Mary Rita issued a press release Dec. 30, condemning Gov. Rauner for his veto of bi-partisan legislation intended to preserve the state's Community Care Program.The governor quietly vetoed the bill late Friday, Dec. 29, to avoid public attention prior to the long New Year's holiday weekend.
Nearly 100,000 older adults in Illinois, who can no longer care for themselves and would qualify for nursing home placement, receive support at home through CCP. The program was established in the early 1980s to provide options for financially dependent, frail older adults who did not want to be placed in nursing homes.
Access to home and community based services through the Community Care Program is very important and a personal issue to Mary Rita. Discussing the veto, she called CCP, " a shining light for frail older adults and the families that care for them." She reflected on her experience early in her marriage when "our grandmother came to live with us. She could no longer fully care for herself but did not want to live in a nursing home. Personal care assistants made it possible for her to have that special time in her final years with her grandson and great-granddaughter."

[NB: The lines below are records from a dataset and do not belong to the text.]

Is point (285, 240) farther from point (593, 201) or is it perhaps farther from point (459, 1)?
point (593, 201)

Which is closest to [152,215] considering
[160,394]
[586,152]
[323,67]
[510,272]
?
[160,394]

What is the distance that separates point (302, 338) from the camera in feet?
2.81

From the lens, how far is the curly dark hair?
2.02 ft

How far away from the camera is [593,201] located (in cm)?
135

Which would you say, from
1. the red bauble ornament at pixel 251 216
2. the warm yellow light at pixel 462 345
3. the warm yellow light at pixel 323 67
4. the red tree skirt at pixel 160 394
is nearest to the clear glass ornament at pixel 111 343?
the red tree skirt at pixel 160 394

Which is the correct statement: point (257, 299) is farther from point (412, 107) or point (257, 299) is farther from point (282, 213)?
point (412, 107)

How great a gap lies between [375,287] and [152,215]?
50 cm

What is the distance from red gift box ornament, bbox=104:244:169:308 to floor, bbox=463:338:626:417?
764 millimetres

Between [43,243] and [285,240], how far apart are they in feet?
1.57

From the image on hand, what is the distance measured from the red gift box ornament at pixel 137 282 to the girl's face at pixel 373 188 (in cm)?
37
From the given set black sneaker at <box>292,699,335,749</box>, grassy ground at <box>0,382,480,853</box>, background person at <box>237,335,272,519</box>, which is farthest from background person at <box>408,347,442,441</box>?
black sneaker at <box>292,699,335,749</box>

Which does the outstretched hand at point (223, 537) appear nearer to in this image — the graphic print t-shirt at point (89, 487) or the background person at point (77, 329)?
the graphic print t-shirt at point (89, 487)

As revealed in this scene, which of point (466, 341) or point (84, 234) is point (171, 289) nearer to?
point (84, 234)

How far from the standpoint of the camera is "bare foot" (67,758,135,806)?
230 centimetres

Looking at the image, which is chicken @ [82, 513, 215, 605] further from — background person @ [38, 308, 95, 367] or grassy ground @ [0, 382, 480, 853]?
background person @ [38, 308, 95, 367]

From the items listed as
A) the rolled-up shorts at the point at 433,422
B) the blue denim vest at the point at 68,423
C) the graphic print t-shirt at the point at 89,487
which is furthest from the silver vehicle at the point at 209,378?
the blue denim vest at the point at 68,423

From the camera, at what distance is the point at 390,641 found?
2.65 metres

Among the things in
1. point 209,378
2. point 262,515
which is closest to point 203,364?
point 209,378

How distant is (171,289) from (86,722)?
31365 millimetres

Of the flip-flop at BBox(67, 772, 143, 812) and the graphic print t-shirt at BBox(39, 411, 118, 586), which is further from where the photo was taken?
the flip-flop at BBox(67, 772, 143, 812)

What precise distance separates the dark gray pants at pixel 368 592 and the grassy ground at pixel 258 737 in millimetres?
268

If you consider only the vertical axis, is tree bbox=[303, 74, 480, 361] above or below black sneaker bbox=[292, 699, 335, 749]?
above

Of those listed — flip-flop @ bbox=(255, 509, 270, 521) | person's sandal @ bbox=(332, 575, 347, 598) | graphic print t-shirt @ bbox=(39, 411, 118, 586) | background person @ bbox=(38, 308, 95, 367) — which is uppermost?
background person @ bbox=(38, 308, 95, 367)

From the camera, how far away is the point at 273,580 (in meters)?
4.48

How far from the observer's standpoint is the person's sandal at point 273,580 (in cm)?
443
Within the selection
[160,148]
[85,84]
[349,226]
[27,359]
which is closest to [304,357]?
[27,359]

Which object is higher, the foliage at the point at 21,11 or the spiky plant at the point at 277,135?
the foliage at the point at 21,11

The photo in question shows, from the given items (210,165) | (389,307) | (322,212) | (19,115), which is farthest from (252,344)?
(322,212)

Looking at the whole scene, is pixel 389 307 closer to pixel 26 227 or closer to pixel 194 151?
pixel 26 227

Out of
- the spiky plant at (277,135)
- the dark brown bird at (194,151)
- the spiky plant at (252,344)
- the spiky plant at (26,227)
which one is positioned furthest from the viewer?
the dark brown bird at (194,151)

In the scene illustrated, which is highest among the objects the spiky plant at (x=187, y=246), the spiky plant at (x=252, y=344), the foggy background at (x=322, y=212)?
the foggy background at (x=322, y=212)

This experience illuminated the importance of services and supports that enhance family care-giving. "Without the additional outside services there was no way we could have provided all the care she needed while also working and caring for an infant."
The asset limit for CCP eligibility is $17,500. Most of the older adults receiving support under CCP are also eligible for the state's Medicaid program, which covers medical and home and community based services for older adults and people with disabilities with assets under $2500. Under Medicaid, the federal government covers half of the state's costs of care.
The legislation, HB 1424, sponsored by state representative Greg Harris and senator Daniel Biss, was passed in the Fall by large bi-partisan majorities in the House and Senate to ensure the continuation of program benefits for everyone who qualified based on need for care and who were under the asset limit. The Bill was intended to maintain the program at current levels despite Gov. Rauner's attempts to greatly diminish care for the approximately 36,000 older adults receiving benefits who are not covered by Medicaid. (See the Fact Sheet developed by the more than 20 state organizations that support maintaining CCP for all frail older adults who currently qualify.)
While there is a cost for in-home care, there is plenty of evidence that support services to assist family caregivers is ultimately more cost-effective than relegating frail older adults to nursing homes, where the cost per day, every day for the rest of their lives, is many times the cost of personal care. Appropriate intervention early in the frailty process delays or eliminates nursing home utilization. "We have to look at costs, to be sure. But we also have to look at long term benefits. If we spend money today but see substantially decreased spending on fewer days in a nursing facility tomorrow, and the next day, and the next day, then the costs for today are a good investment."
Mary Rita looks forward to engaging in this debate as state representative from the 17th District. "The goal of public policy is to use limited state resources in the most cost effective way possible. Supporting families caring for frail older adults is precisely one of those ways."